Chenodeoxycholic acid attenuates ovalbumin-induced airway inflammation in murine model of asthma by inhibiting the T(H)2 cytokines.

PMID 26067554


Asthma is a complex highly prevalent airway disease that is a major public health problem for which current treatment options are inadequate. Recently, farnesoid X receptor (FXR) has been shown to exert anti-inflammatory actions in various disease conditions, but there have been no reported investigations of Chenodeoxycholic acid (CDCA), a natural FXR agonist, in allergic airway inflammation. To test the CDCA effectiveness in airway inflammation, ovalbumin (OVA)-induced acute murine asthma model was established.
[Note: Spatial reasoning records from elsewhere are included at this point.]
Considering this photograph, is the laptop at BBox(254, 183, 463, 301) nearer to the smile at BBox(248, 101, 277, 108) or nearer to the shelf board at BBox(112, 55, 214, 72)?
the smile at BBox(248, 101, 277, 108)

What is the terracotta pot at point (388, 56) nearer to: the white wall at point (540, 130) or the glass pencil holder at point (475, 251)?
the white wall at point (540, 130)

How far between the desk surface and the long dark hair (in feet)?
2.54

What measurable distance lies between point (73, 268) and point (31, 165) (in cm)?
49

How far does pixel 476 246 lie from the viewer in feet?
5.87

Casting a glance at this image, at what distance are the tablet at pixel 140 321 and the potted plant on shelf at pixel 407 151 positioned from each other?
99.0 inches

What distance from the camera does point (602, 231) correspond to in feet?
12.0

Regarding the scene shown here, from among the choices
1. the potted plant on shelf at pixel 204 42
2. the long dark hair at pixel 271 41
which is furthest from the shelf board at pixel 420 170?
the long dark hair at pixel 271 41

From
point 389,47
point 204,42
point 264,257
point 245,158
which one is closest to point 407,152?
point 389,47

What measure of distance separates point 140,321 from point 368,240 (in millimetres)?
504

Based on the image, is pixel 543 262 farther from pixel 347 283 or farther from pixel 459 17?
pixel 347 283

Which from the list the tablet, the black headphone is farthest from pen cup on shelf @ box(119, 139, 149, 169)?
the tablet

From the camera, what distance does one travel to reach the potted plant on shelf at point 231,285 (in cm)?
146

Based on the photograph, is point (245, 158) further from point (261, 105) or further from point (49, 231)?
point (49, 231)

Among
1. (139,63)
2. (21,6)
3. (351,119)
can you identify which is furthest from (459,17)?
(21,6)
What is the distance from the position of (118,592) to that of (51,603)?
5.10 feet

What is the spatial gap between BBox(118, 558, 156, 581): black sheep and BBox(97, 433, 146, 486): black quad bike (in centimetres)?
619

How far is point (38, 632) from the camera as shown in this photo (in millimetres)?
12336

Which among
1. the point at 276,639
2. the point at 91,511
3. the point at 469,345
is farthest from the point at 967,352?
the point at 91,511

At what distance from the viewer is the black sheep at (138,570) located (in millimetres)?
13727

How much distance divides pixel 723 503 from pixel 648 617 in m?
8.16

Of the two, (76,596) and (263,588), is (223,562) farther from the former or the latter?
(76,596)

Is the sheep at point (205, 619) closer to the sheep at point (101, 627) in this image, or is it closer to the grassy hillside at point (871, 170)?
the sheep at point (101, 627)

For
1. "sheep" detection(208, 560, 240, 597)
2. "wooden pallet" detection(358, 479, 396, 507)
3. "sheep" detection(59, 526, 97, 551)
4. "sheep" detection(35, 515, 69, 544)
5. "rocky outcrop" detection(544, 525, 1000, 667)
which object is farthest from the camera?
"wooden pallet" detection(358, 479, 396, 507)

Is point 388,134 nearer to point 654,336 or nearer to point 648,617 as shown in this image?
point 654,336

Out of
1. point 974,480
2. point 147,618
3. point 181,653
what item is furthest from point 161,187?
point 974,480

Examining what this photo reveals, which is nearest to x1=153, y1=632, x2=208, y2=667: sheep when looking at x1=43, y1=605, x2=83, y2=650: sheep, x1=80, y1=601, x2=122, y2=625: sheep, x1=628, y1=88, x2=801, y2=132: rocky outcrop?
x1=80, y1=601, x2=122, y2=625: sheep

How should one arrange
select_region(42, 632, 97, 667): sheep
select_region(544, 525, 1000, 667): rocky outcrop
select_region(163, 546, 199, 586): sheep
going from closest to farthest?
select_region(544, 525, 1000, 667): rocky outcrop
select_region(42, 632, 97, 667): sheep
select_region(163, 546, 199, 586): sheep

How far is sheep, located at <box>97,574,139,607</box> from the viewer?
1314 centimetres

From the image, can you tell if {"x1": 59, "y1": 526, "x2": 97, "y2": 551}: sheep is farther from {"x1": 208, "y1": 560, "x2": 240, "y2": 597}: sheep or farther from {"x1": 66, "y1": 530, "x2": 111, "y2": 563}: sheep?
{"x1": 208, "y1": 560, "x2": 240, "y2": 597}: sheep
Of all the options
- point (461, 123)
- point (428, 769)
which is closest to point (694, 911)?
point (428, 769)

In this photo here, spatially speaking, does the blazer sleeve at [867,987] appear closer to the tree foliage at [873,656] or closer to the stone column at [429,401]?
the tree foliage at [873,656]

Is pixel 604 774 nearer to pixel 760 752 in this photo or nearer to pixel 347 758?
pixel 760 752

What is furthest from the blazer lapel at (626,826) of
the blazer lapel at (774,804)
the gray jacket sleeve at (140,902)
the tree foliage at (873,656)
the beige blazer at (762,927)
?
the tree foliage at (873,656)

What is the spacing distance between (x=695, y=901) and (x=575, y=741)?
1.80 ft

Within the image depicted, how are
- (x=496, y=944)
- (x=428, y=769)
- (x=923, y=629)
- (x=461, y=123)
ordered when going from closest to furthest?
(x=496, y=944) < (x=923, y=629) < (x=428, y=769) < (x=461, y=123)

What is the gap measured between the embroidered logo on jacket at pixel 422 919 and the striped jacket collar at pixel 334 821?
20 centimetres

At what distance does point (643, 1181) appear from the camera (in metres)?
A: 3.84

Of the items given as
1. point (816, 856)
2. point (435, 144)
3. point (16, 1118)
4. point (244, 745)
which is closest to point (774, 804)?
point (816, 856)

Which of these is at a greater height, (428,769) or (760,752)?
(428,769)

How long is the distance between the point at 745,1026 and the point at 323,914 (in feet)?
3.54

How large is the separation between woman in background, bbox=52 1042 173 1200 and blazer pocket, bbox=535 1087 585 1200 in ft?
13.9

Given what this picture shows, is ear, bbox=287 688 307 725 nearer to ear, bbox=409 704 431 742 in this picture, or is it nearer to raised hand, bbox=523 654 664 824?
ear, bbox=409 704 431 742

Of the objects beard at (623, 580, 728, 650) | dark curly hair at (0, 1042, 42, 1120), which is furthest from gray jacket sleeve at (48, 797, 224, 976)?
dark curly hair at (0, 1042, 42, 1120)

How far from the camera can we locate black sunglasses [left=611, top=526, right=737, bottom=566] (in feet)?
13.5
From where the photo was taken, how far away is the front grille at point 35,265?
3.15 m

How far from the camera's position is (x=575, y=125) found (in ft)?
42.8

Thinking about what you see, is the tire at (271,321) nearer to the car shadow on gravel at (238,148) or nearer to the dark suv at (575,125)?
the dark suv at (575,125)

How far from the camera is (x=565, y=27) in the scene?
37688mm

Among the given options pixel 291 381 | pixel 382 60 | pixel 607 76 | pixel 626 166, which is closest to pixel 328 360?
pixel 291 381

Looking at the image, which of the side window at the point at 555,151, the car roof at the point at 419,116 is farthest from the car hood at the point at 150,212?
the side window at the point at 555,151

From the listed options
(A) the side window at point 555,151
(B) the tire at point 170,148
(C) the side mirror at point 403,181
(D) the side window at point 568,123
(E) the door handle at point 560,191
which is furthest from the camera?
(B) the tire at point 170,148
We found that lung tissue express FXR and CDCA administration reduced the severity of the murine allergic airway disease as assessed by pathological and molecular markers associated with the disease. CDCA treatment resulted in fewer infiltrations of cells into the airspace and peribronchial areas, and decreased goblet cell hyperplasia, mucus secretion and serum IgE levels which was increased in mice with OVA-induced allergic asthma. The CDCA treatment further blocked the secretion of TH2 cytokines (IL-4, IL-5 and IL-13) and proinflammatory cytokine TNF-α indicate that the FXR and its agonists may have potential for treating allergic asthma.